*Records for this task:*
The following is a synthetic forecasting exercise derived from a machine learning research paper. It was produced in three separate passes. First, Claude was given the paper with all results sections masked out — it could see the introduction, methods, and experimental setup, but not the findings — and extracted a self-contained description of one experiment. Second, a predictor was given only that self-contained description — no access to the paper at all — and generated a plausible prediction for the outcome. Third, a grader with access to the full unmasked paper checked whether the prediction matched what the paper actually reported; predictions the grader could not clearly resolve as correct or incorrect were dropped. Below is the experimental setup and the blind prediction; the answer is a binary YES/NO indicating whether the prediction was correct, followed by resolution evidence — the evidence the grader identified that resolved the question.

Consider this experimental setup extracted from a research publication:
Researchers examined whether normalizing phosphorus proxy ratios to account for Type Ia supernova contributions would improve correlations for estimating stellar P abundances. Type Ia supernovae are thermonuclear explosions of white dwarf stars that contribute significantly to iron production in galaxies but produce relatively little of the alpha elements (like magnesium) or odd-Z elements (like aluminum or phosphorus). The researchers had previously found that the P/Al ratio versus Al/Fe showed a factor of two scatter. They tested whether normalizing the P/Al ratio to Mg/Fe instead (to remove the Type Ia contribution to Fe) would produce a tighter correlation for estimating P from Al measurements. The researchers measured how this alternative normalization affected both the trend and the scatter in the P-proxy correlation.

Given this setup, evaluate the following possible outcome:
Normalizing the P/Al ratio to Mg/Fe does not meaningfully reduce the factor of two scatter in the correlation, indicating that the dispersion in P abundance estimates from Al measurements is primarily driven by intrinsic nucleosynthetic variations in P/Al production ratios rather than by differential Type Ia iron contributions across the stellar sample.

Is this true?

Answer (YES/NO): YES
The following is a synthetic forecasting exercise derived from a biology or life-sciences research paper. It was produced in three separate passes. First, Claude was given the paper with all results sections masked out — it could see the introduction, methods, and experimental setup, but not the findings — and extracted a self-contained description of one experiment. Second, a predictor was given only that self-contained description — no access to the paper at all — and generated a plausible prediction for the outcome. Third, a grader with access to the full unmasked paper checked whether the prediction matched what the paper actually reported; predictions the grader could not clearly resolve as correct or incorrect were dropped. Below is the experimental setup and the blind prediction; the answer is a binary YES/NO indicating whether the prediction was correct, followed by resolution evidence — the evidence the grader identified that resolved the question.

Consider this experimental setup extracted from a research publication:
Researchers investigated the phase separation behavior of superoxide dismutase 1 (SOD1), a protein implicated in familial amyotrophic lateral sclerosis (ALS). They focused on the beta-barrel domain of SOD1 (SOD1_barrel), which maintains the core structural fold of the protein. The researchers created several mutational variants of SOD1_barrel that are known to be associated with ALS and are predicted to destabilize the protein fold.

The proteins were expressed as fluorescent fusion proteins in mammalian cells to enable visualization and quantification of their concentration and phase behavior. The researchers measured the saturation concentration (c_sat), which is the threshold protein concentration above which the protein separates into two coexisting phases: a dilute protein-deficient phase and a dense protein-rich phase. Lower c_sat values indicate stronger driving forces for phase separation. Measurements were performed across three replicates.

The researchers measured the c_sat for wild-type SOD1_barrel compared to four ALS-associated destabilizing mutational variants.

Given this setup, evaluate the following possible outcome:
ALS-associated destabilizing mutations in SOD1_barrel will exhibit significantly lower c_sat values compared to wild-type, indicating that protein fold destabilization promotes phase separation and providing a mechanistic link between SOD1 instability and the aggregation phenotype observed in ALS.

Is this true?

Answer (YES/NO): YES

*Your assignment:* Repeat the records exactly, leaving out none of them.

*Solved problem:*
The following is a synthetic forecasting exercise derived from a machine learning research paper. It was produced in three separate passes. First, Claude was given the paper with all results sections masked out — it could see the introduction, methods, and experimental setup, but not the findings — and extracted a self-contained description of one experiment. Second, a predictor was given only that self-contained description — no access to the paper at all — and generated a plausible prediction for the outcome. Third, a grader with access to the full unmasked paper checked whether the prediction matched what the paper actually reported; predictions the grader could not clearly resolve as correct or incorrect were dropped. Below is the experimental setup and the blind prediction; the answer is a binary YES/NO indicating whether the prediction was correct, followed by resolution evidence — the evidence the grader identified that resolved the question.

Consider this experimental setup extracted from a research publication:
Researchers examined whether normalizing phosphorus proxy ratios to account for Type Ia supernova contributions would improve correlations for estimating stellar P abundances. Type Ia supernovae are thermonuclear explosions of white dwarf stars that contribute significantly to iron production in galaxies but produce relatively little of the alpha elements (like magnesium) or odd-Z elements (like aluminum or phosphorus). The researchers had previously found that the P/Al ratio versus Al/Fe showed a factor of two scatter. They tested whether normalizing the P/Al ratio to Mg/Fe instead (to remove the Type Ia contribution to Fe) would produce a tighter correlation for estimating P from Al measurements. The researchers measured how this alternative normalization affected both the trend and the scatter in the P-proxy correlation.

Given this setup, evaluate the following possible outcome:
Normalizing the P/Al ratio to Mg/Fe does not meaningfully reduce the factor of two scatter in the correlation, indicating that the dispersion in P abundance estimates from Al measurements is primarily driven by intrinsic nucleosynthetic variations in P/Al production ratios rather than by differential Type Ia iron contributions across the stellar sample.

Is this true?

Answer (YES/NO): YES
The following is a synthetic forecasting exercise derived from a biology or life-sciences research paper. It was produced in three separate passes. First, Claude was given the paper with all results sections masked out — it could see the introduction, methods, and experimental setup, but not the findings — and extracted a self-contained description of one experiment. Second, a predictor was given only that self-contained description — no access to the paper at all — and generated a plausible prediction for the outcome. Third, a grader with access to the full unmasked paper checked whether the prediction matched what the paper actually reported; predictions the grader could not clearly resolve as correct or incorrect were dropped. Below is the experimental setup and the blind prediction; the answer is a binary YES/NO indicating whether the prediction was correct, followed by resolution evidence — the evidence the grader identified that resolved the question.

Consider this experimental setup extracted from a research publication:
Researchers investigated the phase separation behavior of superoxide dismutase 1 (SOD1), a protein implicated in familial amyotrophic lateral sclerosis (ALS). They focused on the beta-barrel domain of SOD1 (SOD1_barrel), which maintains the core structural fold of the protein. The researchers created several mutational variants of SOD1_barrel that are known to be associated with ALS and are predicted to destabilize the protein fold.

The proteins were expressed as fluorescent fusion proteins in mammalian cells to enable visualization and quantification of their concentration and phase behavior. The researchers measured the saturation concentration (c_sat), which is the threshold protein concentration above which the protein separates into two coexisting phases: a dilute protein-deficient phase and a dense protein-rich phase. Lower c_sat values indicate stronger driving forces for phase separation. Measurements were performed across three replicates.

The researchers measured the c_sat for wild-type SOD1_barrel compared to four ALS-associated destabilizing mutational variants.

Given this setup, evaluate the following possible outcome:
ALS-associated destabilizing mutations in SOD1_barrel will exhibit significantly lower c_sat values compared to wild-type, indicating that protein fold destabilization promotes phase separation and providing a mechanistic link between SOD1 instability and the aggregation phenotype observed in ALS.

Is this true?

Answer (YES/NO): YES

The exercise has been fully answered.